The councilor of the Popular Party (PP) in Santa Cruz de Tenerife Guillermo Díaz Guerra has reacted this Thursday to the publication in the Official Gazette of the Canary Islands of the Catalog of Francoist Vestiges in the city, a document of more than 2,000 pages that contains the almost 80 remains (names of streets and squares, monuments, tributes, titles, neighborhoods, sculptures, etc.) that survive in the city despite contravening the law Historical Memory Law, both regional and national.
Canary Islands approves the Catalog of Francoist Vestiges of the entire Archipelago
Despite the fact that the report, already official, concludes that these remains must be removed because they break the law, Díaz Guerra has entrenched himself in an alleged “tolerance” of the chicharreros towards the tributes to the dictator Francisco Franco. The Government of the Canary Islands, said the councilor of the PP, “ignores the value of tolerance that the people of Santa Cruz have, ignores forgiveness and forgetfulness, and the desire to look forward in a peaceful society.”
This same councilor already proposed in his day that one of those vestiges, the most controversial (the so-called Monument to Franco) be converted into a tourist attraction. Now, when the law requires the removal of all tributes and memories of the Civil War, the coup plotters, their defenders and the dictator, Díaz Guerra affirms in a statement that the Canarian government wants to “put an end to Santa Cruz”, a city that for wanting to enforce the law, in his opinion, the regional executive has “in its sights.” For this reason, he has asked the Canary Islands Coalition for support to use the catalog. The mayor of the city, José Manuel Bermúdez, of the Canary Islands Coalition, has also used various excuses on numerous occasions for not proceeding to remove the memorabilia of the fascist dictatorship, such as the fact that the catalog for the entire Canary Islands has not been completed.

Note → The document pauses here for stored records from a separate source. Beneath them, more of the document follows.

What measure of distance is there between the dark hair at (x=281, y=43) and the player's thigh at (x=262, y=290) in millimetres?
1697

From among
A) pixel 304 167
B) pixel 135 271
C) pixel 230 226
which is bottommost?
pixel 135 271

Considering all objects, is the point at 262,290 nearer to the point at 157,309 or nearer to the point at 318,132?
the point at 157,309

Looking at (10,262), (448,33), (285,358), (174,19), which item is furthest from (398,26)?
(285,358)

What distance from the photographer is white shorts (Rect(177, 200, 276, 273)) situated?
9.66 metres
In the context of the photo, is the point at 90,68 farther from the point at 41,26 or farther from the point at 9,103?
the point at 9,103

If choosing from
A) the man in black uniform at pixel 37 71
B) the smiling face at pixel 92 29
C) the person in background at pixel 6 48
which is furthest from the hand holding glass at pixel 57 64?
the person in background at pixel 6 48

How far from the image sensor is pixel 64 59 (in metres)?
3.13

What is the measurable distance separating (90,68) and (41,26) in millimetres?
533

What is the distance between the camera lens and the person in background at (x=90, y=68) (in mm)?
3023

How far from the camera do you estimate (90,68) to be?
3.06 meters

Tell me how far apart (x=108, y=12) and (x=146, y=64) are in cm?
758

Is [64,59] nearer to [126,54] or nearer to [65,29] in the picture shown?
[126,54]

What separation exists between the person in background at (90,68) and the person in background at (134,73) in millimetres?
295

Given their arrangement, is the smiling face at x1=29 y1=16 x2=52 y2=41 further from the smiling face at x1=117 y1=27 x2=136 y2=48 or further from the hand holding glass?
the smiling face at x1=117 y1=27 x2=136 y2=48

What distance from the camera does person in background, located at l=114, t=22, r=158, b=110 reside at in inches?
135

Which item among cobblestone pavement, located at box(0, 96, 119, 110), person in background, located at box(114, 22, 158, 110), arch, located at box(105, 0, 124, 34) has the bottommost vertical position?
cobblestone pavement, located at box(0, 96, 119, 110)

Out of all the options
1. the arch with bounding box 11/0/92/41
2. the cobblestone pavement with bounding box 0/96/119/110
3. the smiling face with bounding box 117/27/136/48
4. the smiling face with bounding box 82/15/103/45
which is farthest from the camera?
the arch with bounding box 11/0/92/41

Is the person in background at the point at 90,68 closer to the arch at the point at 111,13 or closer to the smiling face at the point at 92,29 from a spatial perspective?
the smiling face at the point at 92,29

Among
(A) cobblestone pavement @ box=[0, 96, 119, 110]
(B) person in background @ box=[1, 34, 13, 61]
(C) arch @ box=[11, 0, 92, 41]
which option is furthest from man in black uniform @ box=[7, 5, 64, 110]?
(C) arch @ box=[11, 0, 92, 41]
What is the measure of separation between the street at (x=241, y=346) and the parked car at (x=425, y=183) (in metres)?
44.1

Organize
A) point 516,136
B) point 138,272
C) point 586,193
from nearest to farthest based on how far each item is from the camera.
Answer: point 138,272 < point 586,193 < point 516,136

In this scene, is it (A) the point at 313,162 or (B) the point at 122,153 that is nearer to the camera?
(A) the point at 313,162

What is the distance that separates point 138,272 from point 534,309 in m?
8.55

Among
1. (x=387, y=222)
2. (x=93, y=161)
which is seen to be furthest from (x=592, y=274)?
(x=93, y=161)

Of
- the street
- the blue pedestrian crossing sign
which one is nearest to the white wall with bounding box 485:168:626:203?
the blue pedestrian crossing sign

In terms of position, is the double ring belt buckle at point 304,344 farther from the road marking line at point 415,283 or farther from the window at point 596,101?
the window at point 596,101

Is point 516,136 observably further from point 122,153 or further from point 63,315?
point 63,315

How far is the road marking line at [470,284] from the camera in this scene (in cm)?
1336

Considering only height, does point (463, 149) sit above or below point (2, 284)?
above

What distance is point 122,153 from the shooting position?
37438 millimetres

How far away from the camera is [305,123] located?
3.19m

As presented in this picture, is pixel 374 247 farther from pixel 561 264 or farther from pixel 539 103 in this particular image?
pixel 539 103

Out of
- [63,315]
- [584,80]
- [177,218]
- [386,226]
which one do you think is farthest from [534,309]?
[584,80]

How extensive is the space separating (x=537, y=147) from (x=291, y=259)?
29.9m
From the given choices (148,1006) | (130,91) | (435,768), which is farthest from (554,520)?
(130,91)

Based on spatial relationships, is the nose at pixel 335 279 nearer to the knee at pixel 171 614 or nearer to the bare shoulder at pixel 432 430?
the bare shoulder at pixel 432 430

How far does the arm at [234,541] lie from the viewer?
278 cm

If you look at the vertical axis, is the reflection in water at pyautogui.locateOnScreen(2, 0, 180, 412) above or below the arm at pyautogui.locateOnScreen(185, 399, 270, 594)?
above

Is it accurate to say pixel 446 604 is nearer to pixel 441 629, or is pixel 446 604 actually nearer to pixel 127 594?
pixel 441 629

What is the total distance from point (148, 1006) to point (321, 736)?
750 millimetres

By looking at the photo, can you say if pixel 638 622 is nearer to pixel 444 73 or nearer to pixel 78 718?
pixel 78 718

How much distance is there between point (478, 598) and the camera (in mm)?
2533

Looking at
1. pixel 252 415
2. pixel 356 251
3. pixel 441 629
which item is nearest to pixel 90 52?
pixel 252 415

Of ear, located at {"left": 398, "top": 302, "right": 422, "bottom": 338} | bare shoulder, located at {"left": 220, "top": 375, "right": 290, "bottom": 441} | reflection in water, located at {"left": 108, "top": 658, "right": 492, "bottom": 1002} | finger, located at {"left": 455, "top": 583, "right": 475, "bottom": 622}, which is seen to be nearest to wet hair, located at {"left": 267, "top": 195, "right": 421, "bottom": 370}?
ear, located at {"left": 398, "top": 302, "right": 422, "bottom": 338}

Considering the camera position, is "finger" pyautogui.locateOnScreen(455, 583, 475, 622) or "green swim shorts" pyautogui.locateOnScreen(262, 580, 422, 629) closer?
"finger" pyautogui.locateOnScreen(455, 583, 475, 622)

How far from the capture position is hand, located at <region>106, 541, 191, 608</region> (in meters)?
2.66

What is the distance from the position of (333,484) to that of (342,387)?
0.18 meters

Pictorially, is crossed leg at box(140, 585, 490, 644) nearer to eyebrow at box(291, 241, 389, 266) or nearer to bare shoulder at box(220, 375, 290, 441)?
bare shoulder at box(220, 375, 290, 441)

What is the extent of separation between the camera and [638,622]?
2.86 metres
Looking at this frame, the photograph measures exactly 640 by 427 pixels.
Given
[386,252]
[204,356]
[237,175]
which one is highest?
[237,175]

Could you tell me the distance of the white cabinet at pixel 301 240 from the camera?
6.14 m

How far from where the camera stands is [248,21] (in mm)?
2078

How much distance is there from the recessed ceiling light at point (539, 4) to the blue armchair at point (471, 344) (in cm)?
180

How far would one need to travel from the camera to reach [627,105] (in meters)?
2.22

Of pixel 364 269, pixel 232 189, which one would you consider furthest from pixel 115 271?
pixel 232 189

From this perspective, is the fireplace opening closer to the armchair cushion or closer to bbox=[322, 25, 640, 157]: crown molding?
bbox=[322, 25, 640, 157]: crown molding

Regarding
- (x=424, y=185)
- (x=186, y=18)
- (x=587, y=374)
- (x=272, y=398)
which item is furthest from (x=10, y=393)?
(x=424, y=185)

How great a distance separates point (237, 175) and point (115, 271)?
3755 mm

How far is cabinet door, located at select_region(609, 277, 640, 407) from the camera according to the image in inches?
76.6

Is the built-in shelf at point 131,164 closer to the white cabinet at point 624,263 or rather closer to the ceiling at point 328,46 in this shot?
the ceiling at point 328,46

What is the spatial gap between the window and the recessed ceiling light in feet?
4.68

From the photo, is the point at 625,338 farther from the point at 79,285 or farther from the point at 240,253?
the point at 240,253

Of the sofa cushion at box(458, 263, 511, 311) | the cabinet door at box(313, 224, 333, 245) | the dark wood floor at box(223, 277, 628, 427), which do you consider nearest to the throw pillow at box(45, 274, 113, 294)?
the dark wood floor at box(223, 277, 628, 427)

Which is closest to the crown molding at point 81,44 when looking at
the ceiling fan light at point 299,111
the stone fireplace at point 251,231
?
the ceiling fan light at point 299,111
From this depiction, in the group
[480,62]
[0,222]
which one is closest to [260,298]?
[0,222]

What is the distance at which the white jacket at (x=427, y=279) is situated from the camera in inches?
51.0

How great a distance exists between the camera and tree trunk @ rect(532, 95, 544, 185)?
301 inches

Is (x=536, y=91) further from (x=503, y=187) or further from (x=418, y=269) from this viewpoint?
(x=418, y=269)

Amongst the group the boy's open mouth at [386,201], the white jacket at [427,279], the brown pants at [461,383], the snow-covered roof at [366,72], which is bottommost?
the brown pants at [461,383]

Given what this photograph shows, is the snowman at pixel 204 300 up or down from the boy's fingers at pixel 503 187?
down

The catalog of Francoist vestiges in the Canary Islands, which for now is limited to Santa Cruz de Tenerife and in which the reports relating to the rest of the Canary Islands municipalities will be incorporated, has been prepared by a research team from the University of La Laguna (ULL ) made up of doctors María Isabel Navarro Segura and Yolanda Peralta Sierra, and doctor Ricardo Guerra Palmero, commissioned by the General Directorate of Cultural Heritage of the Government of the Canary Islands. However, despite the fact that it has been drawn up by a group of experts, this PP councilor accuses the Canarian executive of being “radical and not very open to dialogue” for “imposing” the document that, in his opinion, “should be drawn up through dialogue, the consensus” and “consulting experts such as historians, architects or art experts”, ignoring that it has been carried out by experts. In addition, he resorts to the argument that complying with the Historical Memory Law is opening wounds “that were closed and inventing problems where there are none.”
The Government has “antagonism” to Santa Cruz, repeats the PP councilor, who insists on pointing to the Government to excuse that the municipality does not take measures to comply with the Historical Memory Law and remove the monuments and memories that extol the dictator and the side that carried out a coup.